O mercado da pecuária brasileira enfrenta um segundo semestre de 2026 marcado por desafios estruturais que impedem uma queda expressiva nos preços ao consumidor final. Segundo Fernando Iglesias, coordenador de inteligência de mercado da Safras & Mercado, a combinação de restrições comerciais internacionais e o atual ciclo pecuário sinaliza que a carne bovina continuará em um patamar de valor elevado, sem previsão de alívio imediato para o bolso dos brasileiros.
Em entrevista ao programa Radar Rural, do Canal Rural, o especialista foi enfático ao descartar a possibilidade de barateamento da picanha e outros cortes nobres no curto prazo. A projeção aponta que a restrição de oferta e as dinâmicas de mercado devem manter os preços pressionados durante todo o ano de 2026 e também ao longo de 2027.
Perspectivas para o consumo de carne bovina
A trajetória de preços reflete diretamente no comportamento das famílias brasileiras. Com o poder de compra limitado e níveis elevados de endividamento, o consumidor tem migrado para proteínas alternativas, como frango, carne suína e ovos. Essa mudança de hábito é mais acentuada nas classes C e D, que buscam opções mais acessíveis para compor a dieta diária.
Impacto das cotas chinesas na exportação
A China, principal destino da carne brasileira, consolidou uma política de salvaguarda que limita as importações. Para 2026, foi estabelecida uma cota de 1,106 milhão de toneladas para o Brasil. Essa medida, que visa reduzir a dependência externa e fortalecer a segurança alimentar chinesa, impactou o volume de exportações nacionais, forçando o setor a lidar com um cenário de maior competitividade global.
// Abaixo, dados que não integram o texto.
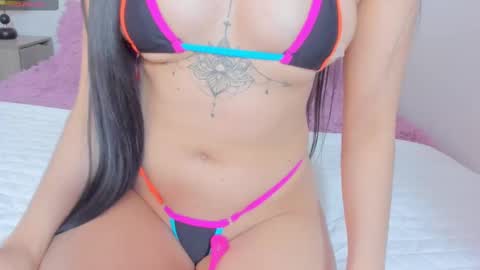 Snapshot of carla_perez_ chatting on September 22, 1:42 am carla perez 5pm 1 am online show from September 22, 1:42 am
Exigências europeias e rastreabilidade
O setor pecuário também lida com novas pressões da União Europeia, que a partir de 3 de setembro de 2026 intensifica as exigências sobre a rastreabilidade do gado e o uso de antimicrobianos. A fragmentação da cadeia produtiva brasileira, onde um animal pode passar por diversas propriedades durante o ciclo de cria, recria e engorda, torna o processo de certificação um desafio logístico e documental que demandará tempo para ser plenamente superado.
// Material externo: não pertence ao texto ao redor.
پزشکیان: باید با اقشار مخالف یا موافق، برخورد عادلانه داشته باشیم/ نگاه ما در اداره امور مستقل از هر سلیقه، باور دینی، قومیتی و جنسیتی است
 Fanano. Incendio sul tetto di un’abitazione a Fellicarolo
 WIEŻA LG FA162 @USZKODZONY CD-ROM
Rentabilidade e gestão no confinamento
Apesar das incertezas, o confinamento mantém resultados positivos, embora com margens mais estreitas que em 2025 devido ao encarecimento da reposição. O planejamento estratégico e o uso de ferramentas de gestão de risco tornaram-se indispensáveis para o produtor. A expectativa para o último trimestre de 2026 é de possível alta na arroba do boi gordo, impulsionada pela demanda externa e pela sazonalidade do consumo interno.